Jack cleared his throat. “I’m not exactly a medical expert myself, ma’am, but he’s not doing it alone. Not at all. He’s working with a lot of other people around the world to try to fix it. And I don’t know a ton about corporate whatever, but he’s doing a lot to make sure it never happens again.”
“That’s because he’s a good man.” Patrice nodded. “He doesn’t have to know how to develop a whole new medicine or whatever. He just needs to know how to keep the men who do in line.

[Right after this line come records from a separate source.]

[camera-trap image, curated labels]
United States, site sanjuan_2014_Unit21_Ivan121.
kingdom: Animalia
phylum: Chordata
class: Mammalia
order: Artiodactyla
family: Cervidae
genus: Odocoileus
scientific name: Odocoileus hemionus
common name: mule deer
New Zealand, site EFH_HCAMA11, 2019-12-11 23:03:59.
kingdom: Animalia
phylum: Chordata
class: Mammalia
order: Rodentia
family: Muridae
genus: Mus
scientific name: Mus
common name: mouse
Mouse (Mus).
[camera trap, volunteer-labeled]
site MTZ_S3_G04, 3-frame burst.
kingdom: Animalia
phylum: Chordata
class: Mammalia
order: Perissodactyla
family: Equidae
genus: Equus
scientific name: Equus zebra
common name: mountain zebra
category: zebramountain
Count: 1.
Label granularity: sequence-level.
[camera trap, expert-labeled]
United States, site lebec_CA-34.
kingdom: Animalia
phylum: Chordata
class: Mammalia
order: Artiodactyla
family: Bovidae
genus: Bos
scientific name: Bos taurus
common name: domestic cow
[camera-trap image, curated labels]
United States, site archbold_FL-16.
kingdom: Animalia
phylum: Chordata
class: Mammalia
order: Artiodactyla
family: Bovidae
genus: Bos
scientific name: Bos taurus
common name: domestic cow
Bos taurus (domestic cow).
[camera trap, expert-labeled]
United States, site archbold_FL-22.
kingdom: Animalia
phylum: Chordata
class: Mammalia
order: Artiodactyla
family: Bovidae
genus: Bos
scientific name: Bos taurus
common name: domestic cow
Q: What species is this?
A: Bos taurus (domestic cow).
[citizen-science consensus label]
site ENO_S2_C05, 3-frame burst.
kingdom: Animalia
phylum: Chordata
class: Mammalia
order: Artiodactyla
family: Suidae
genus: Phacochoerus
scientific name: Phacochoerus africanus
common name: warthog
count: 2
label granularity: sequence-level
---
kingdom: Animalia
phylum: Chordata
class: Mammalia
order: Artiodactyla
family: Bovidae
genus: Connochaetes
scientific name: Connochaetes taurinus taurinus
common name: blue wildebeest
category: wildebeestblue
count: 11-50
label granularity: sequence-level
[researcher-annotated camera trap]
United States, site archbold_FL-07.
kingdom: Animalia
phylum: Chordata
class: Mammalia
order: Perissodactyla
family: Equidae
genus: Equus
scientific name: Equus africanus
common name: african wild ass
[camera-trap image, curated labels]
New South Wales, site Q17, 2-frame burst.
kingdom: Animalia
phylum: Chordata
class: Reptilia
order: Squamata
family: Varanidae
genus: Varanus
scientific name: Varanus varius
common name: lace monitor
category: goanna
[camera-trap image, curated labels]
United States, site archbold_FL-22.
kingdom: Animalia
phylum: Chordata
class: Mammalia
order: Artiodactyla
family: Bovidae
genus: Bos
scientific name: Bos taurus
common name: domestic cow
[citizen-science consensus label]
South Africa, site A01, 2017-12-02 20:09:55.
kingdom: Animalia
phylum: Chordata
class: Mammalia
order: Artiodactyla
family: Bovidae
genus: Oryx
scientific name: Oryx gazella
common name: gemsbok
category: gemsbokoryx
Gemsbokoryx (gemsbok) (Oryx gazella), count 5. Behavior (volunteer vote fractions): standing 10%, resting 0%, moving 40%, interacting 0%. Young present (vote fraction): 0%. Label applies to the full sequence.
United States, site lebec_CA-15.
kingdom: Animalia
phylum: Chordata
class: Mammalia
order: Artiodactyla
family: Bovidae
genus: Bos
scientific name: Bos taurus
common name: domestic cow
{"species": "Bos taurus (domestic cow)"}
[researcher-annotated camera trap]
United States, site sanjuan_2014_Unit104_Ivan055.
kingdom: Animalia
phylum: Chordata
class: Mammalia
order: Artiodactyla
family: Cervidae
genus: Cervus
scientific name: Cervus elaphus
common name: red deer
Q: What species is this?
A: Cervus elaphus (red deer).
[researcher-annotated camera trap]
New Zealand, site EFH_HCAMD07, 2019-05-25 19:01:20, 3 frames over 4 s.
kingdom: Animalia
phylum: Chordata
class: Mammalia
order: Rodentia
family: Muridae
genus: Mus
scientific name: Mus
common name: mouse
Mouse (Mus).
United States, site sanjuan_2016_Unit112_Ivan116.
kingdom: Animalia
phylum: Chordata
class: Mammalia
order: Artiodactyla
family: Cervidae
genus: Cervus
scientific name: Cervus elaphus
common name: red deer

That’s why they put him in charge.”
“And why he needs a guy like him, and the whole Atlanta police department, and the Georgia Bureau of Investigation, and the FBI, to keep him safe while he does it.” Norah sighed and looked down at her plate. “Well, these dishes aren’t going to wash themselves.” She started collecting plates.
Jack swooped in. “I’ll take care of that, ma’am. You cooked; you shouldn’t have to clean. Matt will help when he’s done with his call.”
Matt emerged from his room just as Jack finished clearing the table. “We need to head down to the CDC. Dr. Darrow has some news for us.” He blinked at Jack, who was already filling the sink. “We can afford a few minutes to deal with dishes.”
Twenty minutes later, the dishwasher was loaded, the pots and pans clean, and Jack and Matt were on their way to the CDC main campus.
Jack knew who Sam Darrow was, of course. Everyone knew, unless they’d been living under a rock someplace with absolutely no internet connection. Darrow was the CDC epidemiologist who’d discovered the super flu in the first place, and who’d become the spokesperson for the agency when his superiors were killed. After a few public assassination attempts, the media discovered that he was handsome and funny as well as a genius, and he became a sought-after guest on news programs as well as late-night talk shows.
The CDC had no problem with that, seeing as how it put them in a good light.
Jack hadn’t met Dr. Darrow yet, but he knew of him through his Five Star bodyguard turned boyfriend, Ken Irvine. He didn’t mind working on Sunday if he got to hang out a bit with Irvine. He was former Delta Force. Out of everyone Jack knew, he came closest to understanding what it was like to do awful things under orders, only to find out that the ones giving the orders weren’t necessarily the good guys.
Irvine hugged him when they arrived at the CDC, and shook Matt’s hand. Apparently, they’d met not long after Matt took over. Who knew? Matt smiled and asked about Darrow’s brother and about an injury Darrow had sustained during the struggle with the former chief operating officer.
Irvine absolutely glowed. “He’s healing up okay, although I’m not sure he’ll ever be a hundred percent in that arm again. Noah’s doing well, you know how he is. He’s looking into some of the threats against you, by the way. Once that Russian guy turned up, Military Intelligence got more than a little interested.”
Jack followed along as Irvine guided them to a conference room, where Darrow was guarded by Jamal Kingston. The former SEAL was laughing at a joke Darrow had just told him. Jack knew Darrow had been the one telling the joke because his handsome face was screwed up into the best shit-eating grin he’d ever seen.
Matt stepped forward and offered his hand to both Darrow and Kingston. “Dr. Darrow, Mr. Kingston, it’s good to see you both again. I hope everything is going well?”
“A little from column A, a little from column B.” Darrow shrugged. “Please, have a seat. I hate to drag you out on a Sunday morning, but I wanted to give you a heads up before I have to give a briefing about this stuff.”
Jack tensed. If whatever Darrow had to say was going to lead to a public briefing, it was probably bad news. That meant even more threats, even more attacks. Matt was already resisting reasonable safety measures. What would his enemies do next, blow up the apartment building?
“I appreciate that.” Matt sounded sincere and confident.